Летят перелетные птицы (Колочкова) - страница 83

– Ишь, встрепенулся… Сбежал будто…

– Я тоже пойду, Татьяна Михайловна. Извините.

– Так идите, конечно. Вам-то чего передо мной извиняться, Анн Иванна… Идите с богом…

Она не помнила, как шла домой. Помнила только, что очень хотелось плакать. Слезы вонами шли по телу, и больших усилий стоило сдержать их в последний момент в горле. Собиралась с духом, концентрируясь на главной задаче – до дома их донести.

Донесла. Рухнула на диван, укрылась пледом с головой, но поплакала совсем чуть-чуть. Перегорели, наверное, слезы-то. Вместо них сон навалился, тяжкий, тревожный, маетный. Плавала в нем, как в дурмане. А может, это и был – дурман. Крепка оказалась вишневая наливка, ой, крепка. И явно не сладка ягода вишня в ней бал правила, еще что-то было для крепости добавлено, не совсем для организма приемлемое. И уж точно не для сглаживания невыносимого разочарования оно по задумке Татьяны Михайловны туда добавлялось, а для пущего веселья на какой-нибудь легкомысленной посиделке.

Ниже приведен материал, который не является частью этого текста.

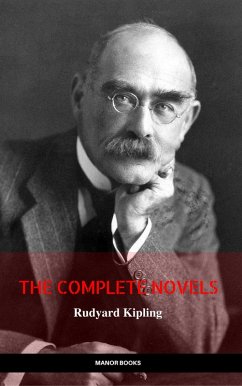Cover Rudyard Kipling: The Complete Novels and Stories (Manor Books) (The Greatest Writers of All Time) (eBook, ePUB)
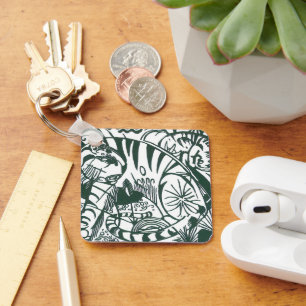 Chaveiro Tigre por Franz Marc, Essionismo Vintage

Разбудил ее Леха. Открыл своим ключом дверь, прошел в комнату, зажег свет. Пришлось выползать головой из пледа, щуриться, мычать недовольно:

– Зачем включил…

– Так темно уже, Ань… Я и не знал, что ты спишь. Иду, смотрю, в окнах света нет. Я думал, ты к Таньке ушла…

Сев на диване, она запустила руки в торчащие космами волосы, убито потрясла головой.

– Заболела, что ль? Смотри, прямо в одежде улеглась… Говорил тебе – пойдем со мной! Такой день был хороший! Чего завыпендривалась вдруг, сама не знаешь…

Господи, пусть он замолчит. Или исчезнет куда-нибудь. Или хотя бы не шатается туда-сюда по комнате, воздух не сотрясает. Каждое слово, каждый шаг в голове болью-маетой отдается.

– Ты чего молчишь, Ань? И впрямь, что ли, заболела?

– Да. Заболела. Плохо мне, Леш. Голова раскалывается. Ты сядь, пожалуйста, не мелькай перед глазами…

Он послушно плюхнулся в кресло, с удовольствием откинув голову на спинку, глядел на нее оттуда, благодушно улыбаясь.

Какое простое у него лицо. Чисто отмытое, высокими дурными страданиями не порченое. На скулах – неровные красные пятна, следы от парного румянца. Как там, у известного сатирика, было… Иду из бани – рожа красная? У отца, главно, не красная, а у меня красная?

– В баню-то с отцом ходил, Леш? – спросила вдруг ни с того ни сего тоскливым высоким фальцетом.

– А то. Конечно, ходили с батей. Все, как полагается. И попарились, и по рюмахе накатили.

– Ну, уж и по рюмахе?

– Да ладно, Ань… Подумаешь, одну поллитру приговорили, делов-то!

– Да. Действительно. Делов-то. А который час, Леш?